* _Esercizio assegnato 1_:
Rispondi a queste domande sul testo su sport e maternità:
(a) Quale sito ha raccolto i racconti di alcune atlete e allenatrici statunitensi?
(b) Quale squadra allena Adia Barnes?
(c) Con quale punteggio, e contro quale avversaria, la squadra di Barnes era in svantaggio nel primo tempo?
* _Esercizio assegnato 2_:
Riporta senza modifiche il passo del testo su sport e maternità che comincia con "Espn.com ha fatto" e prosegue fino a "pensava alla strategia.".

* _Testo da leggere_:
──────

Praticare sport e affrontare la maternità. Un argomento dibattuto anche nel nostro Paese soprattutto in relazione alla nuova legge sullo sport che dovrebbe garantire diritti alle donne che praticano una disciplina sportiva ad alto livello ma ad oggi non si vedono riconosciuti alcuni benefit come ad esempio quelli legati al periodo precedente e successivo la nascita di un figlio. E molto spesso ci si è trovati davanti ad una scelta che contempla una sola strada, in cui figlio e carriera sportiva sono in completa antitesi. E’ così in tutto il mondo, non solo in Italia.

Adia Barnes

Espn.com ha fatto una rapida carrellata e ha proposto il racconto di alcune atlete e allenatrici statunitensi e come hanno affrontato la questione. Alcune volte anche con aneddoti simpatici come quello di Adia Barnes, allenatrice di basket femminile dell’Università dell’Arizona. Durante una partita della sua squadra si è precipitata negli spogliatoi, in un bagno vuoto mentre agganciava il tiralatte a un reggiseno, l’ex Wildcats All-American, campionessa WNBA e madre di due figli, pensava alla strategia. 

Era il primo tempo della partita del campionato nazionale del torneo femminile NCAA – il più importante torneo della carriera da allenatrice per Barnes – e la sua squadra era in svantaggio per 31-24 contro lo Stanford Cardinal. Per vincere il titolo nazionale, l’Arizona doveva apportare modifiche. E mentre allattava cercava la soluzione da proporre al rientro in campo.

──────

* _Dati forniti_:
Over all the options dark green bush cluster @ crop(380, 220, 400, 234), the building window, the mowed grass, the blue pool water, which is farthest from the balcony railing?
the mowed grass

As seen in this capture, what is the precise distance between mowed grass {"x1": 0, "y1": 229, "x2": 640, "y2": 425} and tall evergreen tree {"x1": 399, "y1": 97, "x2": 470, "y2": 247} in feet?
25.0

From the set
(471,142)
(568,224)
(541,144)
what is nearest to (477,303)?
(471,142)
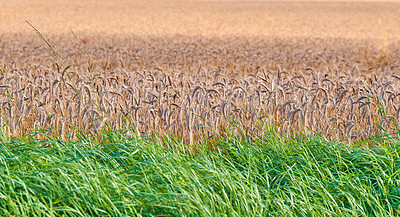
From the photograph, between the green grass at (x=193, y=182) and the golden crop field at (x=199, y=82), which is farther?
the golden crop field at (x=199, y=82)

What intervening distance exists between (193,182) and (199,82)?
3.77 meters

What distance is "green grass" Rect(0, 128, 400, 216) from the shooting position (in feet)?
10.7

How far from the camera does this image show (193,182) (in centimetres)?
365

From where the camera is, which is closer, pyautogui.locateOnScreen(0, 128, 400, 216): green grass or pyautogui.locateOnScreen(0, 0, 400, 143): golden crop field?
pyautogui.locateOnScreen(0, 128, 400, 216): green grass

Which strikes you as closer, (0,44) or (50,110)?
(50,110)

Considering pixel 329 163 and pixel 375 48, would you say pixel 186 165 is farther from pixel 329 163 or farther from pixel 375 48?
pixel 375 48

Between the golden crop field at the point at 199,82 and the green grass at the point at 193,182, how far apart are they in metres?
0.45

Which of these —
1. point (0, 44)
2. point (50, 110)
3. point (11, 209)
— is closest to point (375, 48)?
point (0, 44)

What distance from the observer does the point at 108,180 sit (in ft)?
11.2

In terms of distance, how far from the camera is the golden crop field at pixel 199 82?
17.0 feet

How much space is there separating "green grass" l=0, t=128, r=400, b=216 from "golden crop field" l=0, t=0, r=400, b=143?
0.45 m

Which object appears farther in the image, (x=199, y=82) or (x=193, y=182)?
(x=199, y=82)

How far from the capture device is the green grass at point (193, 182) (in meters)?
3.26

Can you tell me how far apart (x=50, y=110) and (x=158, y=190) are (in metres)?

──────

* _Risposta completa 1_:
(a) Espn.com.
(b) La squadra di basket femminile dell'Università dell'Arizona.
(c) 31-24, contro lo Stanford Cardinal.

* _Risposta completa 2_:
Espn.com ha fatto una rapida carrellata e ha proposto il racconto di alcune atlete e allenatrici statunitensi e come hanno affrontato la questione. Alcune volte anche con aneddoti simpatici come quello di Adia Barnes, allenatrice di basket femminile dell’Università dell’Arizona. Durante una partita della sua squadra si è precipitata negli spogliatoi, in un bagno vuoto mentre agganciava il tiralatte a un reggiseno, l’ex Wildcats All-American, campionessa WNBA e madre di due figli, pensava alla strategia.